The neutralizing activity of anti-hepatitis C virus antibodies is modulated by specific glycans on the E2 envelope protein.
Helle F., Goffard A., Morel V., Duverlie G., McKeating J., Keck Z-Y., Foung S., Penin F., Dubuisson J., Voisset C.
Hepatitis C virus (HCV) envelope glycoproteins are highly glycosylated, with up to 5 and 11 N-linked glycans on E1 and E2, respectively. Most of the glycosylation sites on HCV envelope glycoproteins are conserved, and some of the glycans associated with these proteins have been shown to play an essential role in protein folding and HCV entry. Such a high level of glycosylation suggests that these glycans can limit the immunogenicity of HCV envelope proteins and restrict the binding of some antibodies to their epitopes. Here, we investigated whether these glycans can modulate the neutralizing activity of anti-HCV antibodies. HCV pseudoparticles (HCVpp) bearing wild-type glycoproteins or mutants at individual glycosylation sites were evaluated for their sensitivity to neutralization by antibodies from the sera of infected patients and anti-E2 monoclonal antibodies.
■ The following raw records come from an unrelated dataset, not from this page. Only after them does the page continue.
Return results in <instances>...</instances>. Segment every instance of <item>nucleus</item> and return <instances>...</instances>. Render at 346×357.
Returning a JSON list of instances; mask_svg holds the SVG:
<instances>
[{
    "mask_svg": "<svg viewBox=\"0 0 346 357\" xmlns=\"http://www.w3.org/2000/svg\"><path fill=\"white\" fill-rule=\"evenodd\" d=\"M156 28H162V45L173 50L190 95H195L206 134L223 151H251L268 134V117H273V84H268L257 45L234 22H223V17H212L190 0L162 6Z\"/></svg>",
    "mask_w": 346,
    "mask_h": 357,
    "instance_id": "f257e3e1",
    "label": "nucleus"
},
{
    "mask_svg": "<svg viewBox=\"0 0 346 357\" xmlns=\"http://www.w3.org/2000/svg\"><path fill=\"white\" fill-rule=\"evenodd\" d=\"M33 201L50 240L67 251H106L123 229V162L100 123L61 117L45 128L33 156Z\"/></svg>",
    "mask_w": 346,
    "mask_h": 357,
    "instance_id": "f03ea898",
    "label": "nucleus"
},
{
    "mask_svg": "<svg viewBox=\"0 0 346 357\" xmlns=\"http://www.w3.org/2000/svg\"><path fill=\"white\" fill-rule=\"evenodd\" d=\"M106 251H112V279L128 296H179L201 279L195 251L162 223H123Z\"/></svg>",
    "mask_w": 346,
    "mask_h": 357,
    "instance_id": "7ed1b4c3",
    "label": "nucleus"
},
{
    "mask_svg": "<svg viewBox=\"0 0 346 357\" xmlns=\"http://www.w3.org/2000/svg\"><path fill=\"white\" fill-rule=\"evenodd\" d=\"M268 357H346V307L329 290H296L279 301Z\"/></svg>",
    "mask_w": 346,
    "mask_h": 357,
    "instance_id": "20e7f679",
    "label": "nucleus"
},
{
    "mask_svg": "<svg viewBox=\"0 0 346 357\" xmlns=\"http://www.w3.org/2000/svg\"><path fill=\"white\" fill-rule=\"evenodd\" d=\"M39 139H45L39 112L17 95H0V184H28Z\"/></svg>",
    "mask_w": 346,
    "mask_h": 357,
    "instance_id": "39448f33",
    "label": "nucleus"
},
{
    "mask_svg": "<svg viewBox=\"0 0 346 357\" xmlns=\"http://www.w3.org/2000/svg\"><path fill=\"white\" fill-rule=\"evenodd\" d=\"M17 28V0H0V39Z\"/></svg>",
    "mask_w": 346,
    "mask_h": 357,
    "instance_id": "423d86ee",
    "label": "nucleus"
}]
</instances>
While we did not find any evidence that N-linked glycans of E1 contribute to the masking of neutralizing epitopes, our data demonstrate that at least three glycans on E2 (denoted E2N1, E2N6, and E2N11) reduce the sensitivity of HCVpp to antibody neutralization. Importantly, these three glycans also reduced the access of CD81 to its E2 binding site, as shown by using a soluble form of the extracellular loop of CD81 in inhibition of entry. These data suggest that glycans E2N1, E2N6, and E2N11 are close to the binding site of CD81 and modulate both CD81 and neutralizing antibody binding to E2. In conclusion, this work indicates that HCV glycans contribute to the evasion of HCV from the humoral immune response.